Beefy Boxes and Bandwidth Generously Provided by pair Networks
XP is just a number

Predictive HTTP caching in Perl

by ryantate (Friar)
on May 03, 2006 at 03:51 UTC ( #547051=perlquestion: print w/replies, xml ) Need Help??

ryantate has asked for the wisdom of the Perl Monks concerning the following question:

Given a script that downloads 20-30 fresh Web pages (text only, no images and not spidering links (update)) once each morning for one user, and logs the time it was run, how would you figure out the ideal time to pre-fetch those Web pages?

Update: I guess I wasn't clear. This question is not "how can I download a lot of Web pages quickly" or "how do I cache a Web page" or "how do I check a Web resource most efficiently using HTTP." (Although I do appreciate the efforts made and answers issued along these lines.)

The question is given a collection of download times, how would you determine the best "typical" time to download a collection of Web pages. I offer my planned approach below, if you can think of something better, I'd love to hear about it. /Update

I have a script like the one described above, and do indeed run it once each morning. It takes 5-10 seconds to download the Web pages and parse (in the case of RSS/Atom feeds) or scrape (in the case of HTML) the pages and amalgamate the bits of info I care about into one page.

I recently got greedy and thought, "how can I make this even faster?" Like, make it run in 2 seconds or less.

I thought perhaps of caching the results of my script's HTTP fetches, so that subsequent runs of the script are faster. But since most of the Web pages change on a daily basis, and I rarely check more than once each day, and am the sole user (for now), this seemed like a waste of time. The cache would always be out of date.

The I realized I usually check at the roughly the same time every day. In a given 20 weekdays, I might check within 15 minutes of 8:30 am 15 times, closer to 6:30 am once, closer to 7:30 am once, and closer to 10 am three times.

The ideal time to pre-fetch those Web pages would probably be about 8 am -- early enough to be before 18 of the visits, so I hit the cache, and late enough that the results are less than 45 minutes old 15 times, so the cache is really fresh.

I am presently thinking about a simple, rough approach -- take the last two weeks of downloads, compute a time that would come before 80 percent of the downloads, and subtract 30 minutes from that.

I have two concerns:

1. Am I reinventing the wheel? I have looked into tools like squid but do not believe I have found any existing toold, inside or outside the Perl world, to do what I want.

THE PROBLEM. Pick up the forum post on predictive HTTP caching in Perl after its last sentence and continue writing it.

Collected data
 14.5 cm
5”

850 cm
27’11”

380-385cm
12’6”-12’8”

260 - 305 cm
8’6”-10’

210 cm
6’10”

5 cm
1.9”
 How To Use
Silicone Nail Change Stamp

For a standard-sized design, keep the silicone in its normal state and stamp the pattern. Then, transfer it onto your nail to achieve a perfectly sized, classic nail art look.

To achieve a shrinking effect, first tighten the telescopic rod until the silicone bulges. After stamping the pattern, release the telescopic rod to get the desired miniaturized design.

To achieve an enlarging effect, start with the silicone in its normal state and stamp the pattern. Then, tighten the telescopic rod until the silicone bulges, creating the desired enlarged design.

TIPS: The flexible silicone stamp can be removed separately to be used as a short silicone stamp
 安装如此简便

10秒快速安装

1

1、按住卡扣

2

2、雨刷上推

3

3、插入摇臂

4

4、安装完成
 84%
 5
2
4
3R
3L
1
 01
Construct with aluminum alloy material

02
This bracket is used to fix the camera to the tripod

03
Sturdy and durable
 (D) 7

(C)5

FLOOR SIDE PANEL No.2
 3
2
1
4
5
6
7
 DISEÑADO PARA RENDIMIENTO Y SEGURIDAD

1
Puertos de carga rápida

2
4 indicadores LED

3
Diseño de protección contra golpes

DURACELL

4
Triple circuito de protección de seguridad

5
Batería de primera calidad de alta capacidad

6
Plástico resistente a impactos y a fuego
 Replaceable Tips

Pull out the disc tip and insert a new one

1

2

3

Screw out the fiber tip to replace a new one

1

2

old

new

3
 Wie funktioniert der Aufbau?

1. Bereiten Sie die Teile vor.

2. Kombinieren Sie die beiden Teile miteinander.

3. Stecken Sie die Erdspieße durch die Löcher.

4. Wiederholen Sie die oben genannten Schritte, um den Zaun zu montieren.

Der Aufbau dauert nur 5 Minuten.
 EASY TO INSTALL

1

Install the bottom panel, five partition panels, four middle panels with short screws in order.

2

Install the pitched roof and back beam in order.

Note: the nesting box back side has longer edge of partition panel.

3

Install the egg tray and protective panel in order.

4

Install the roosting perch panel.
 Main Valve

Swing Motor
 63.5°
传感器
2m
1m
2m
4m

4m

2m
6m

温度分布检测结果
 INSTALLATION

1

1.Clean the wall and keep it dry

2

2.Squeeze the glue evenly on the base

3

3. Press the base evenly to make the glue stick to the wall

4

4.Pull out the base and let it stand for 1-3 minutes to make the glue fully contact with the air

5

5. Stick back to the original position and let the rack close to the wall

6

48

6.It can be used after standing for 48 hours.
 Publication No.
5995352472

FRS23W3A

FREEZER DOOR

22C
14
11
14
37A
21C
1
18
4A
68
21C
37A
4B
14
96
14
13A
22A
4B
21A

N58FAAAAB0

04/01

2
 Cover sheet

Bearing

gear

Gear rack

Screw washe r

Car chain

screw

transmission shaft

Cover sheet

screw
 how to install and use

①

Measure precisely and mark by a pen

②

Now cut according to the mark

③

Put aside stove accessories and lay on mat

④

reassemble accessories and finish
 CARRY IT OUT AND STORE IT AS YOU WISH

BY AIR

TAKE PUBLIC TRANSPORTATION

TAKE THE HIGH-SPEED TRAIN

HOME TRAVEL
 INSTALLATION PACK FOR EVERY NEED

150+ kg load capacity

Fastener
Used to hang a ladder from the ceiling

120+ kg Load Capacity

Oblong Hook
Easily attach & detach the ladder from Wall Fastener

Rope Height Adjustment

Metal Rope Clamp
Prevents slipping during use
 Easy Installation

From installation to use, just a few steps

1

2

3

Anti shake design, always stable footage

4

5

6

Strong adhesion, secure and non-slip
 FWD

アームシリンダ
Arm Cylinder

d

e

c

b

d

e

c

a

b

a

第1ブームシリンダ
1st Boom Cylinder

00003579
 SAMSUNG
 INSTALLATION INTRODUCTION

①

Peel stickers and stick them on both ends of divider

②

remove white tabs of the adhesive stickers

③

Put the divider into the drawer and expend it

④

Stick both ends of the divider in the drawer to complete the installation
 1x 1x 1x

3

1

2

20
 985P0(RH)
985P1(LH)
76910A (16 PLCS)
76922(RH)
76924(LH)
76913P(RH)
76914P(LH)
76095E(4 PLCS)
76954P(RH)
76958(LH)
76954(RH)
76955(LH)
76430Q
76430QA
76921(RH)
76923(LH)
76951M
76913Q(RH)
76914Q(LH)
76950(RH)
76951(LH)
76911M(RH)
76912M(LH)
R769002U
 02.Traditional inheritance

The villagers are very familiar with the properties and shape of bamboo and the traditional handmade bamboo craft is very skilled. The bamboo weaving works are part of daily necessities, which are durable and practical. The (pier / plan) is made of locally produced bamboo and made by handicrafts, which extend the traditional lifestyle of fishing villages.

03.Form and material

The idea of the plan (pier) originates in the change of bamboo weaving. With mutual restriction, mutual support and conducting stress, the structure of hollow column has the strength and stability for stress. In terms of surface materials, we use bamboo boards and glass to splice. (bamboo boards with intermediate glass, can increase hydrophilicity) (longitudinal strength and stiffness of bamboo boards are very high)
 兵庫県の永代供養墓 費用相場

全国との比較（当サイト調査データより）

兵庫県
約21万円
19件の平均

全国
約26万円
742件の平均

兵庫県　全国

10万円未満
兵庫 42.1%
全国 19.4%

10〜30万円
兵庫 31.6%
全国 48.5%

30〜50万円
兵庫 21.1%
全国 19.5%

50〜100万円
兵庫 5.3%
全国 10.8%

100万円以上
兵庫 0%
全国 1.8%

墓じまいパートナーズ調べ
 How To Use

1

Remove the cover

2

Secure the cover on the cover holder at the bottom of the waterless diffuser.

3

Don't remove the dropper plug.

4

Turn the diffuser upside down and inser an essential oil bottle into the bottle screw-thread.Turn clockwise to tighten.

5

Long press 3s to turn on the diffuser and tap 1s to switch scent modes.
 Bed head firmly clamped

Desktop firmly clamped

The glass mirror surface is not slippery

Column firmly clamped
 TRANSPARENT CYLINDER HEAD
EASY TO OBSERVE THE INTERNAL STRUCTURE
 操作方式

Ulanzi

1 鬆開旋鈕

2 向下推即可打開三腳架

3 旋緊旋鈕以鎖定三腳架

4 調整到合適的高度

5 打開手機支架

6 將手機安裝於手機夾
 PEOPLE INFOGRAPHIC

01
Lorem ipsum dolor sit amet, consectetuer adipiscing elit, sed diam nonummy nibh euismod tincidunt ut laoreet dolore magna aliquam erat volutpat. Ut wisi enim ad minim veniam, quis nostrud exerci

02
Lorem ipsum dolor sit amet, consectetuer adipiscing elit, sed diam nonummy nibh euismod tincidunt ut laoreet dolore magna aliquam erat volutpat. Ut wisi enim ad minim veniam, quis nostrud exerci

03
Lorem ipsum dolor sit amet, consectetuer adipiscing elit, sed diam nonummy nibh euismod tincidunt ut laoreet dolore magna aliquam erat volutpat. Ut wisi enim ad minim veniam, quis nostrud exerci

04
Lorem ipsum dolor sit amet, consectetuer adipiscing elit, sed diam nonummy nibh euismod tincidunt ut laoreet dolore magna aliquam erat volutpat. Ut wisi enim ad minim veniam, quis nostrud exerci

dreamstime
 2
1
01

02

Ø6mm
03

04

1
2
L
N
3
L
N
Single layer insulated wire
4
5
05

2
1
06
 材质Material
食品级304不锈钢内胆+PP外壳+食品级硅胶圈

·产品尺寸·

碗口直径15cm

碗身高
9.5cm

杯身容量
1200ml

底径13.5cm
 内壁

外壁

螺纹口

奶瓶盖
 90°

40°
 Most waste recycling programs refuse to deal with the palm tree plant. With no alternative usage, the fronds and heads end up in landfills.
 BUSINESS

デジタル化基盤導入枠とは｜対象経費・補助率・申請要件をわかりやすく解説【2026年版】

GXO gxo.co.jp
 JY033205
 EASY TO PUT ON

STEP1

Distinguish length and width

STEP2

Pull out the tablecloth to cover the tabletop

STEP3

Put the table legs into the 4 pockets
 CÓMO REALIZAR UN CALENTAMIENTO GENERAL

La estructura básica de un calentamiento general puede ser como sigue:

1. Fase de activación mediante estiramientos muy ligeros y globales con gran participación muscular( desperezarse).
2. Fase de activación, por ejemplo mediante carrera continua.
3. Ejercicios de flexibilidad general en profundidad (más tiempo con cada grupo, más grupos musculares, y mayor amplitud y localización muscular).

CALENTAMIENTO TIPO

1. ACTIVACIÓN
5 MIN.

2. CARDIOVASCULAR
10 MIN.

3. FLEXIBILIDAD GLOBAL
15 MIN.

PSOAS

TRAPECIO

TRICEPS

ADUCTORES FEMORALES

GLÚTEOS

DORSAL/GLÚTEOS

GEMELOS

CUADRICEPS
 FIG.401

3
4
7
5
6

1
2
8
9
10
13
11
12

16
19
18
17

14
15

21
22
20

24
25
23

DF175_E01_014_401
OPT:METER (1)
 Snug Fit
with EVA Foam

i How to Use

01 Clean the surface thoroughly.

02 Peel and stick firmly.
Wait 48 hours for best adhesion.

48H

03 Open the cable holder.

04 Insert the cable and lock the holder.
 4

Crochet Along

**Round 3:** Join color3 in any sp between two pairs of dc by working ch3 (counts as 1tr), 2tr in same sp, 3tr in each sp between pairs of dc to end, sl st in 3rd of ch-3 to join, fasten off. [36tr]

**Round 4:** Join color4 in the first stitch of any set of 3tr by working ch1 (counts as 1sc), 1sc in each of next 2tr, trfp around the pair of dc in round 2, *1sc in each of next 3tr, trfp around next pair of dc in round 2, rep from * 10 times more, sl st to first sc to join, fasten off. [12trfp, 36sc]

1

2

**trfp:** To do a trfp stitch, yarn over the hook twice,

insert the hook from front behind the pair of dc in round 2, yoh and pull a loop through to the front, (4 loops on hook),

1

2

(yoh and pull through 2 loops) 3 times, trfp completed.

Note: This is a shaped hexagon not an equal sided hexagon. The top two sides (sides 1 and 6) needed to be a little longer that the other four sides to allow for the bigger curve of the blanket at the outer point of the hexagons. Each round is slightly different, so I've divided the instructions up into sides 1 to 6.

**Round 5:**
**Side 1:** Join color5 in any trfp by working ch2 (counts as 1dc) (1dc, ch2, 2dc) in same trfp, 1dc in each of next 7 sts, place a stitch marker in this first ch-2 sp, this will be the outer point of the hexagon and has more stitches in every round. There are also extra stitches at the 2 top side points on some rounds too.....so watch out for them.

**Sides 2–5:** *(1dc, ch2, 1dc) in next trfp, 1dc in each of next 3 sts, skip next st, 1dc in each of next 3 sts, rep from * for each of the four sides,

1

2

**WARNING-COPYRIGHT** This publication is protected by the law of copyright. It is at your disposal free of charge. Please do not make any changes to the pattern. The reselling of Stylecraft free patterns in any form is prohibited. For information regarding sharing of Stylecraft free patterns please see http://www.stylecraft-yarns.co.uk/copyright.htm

TASK ANSWER.
2. Is there a more flexible approach to be had without adding too much complexity or having to go back to university for a proper math/stats/cs/ai schooling (I do not program for a living)? I have looked at AI::Fuzzy* modules (see for example AI::FuzzyInference) but not played around with them yet.

Flexibility could help if my needs change. For example, say I start adding new collections of aggregated Web pages that I check more than once per day or less than once per day? Obviously I would need a more sophisticated system.

Or I might add another user who turns out to be much less predictable. It might be nice if the script could say, "bleh, you are too random, let's not pre-fetch at all and suck unneeded bandwidth."

After all, if I *only* want this pre-fetching to help just me in this one use scenario, I can just eyeball my own script invocation and pick a time (like 8 am) and implement the cache. I'd like to come up with something that can be fast for other people.

Any general thoughts appreciated. Obviously, I am not yet at the coding stage.

Replies are listed 'Best First'.
Re: Predictive HTTP caching in Perl
by merlyn (Sage) on May 03, 2006 at 05:55 UTC
      This looks like a useful module, thanks. Not totally in line with my question, but probably the right direction to head in all the same.
Re: Predictive HTTP caching in Perl
by brian_d_foy (Abbot) on May 03, 2006 at 04:11 UTC

    Is it really worth your time to save a couple of seconds?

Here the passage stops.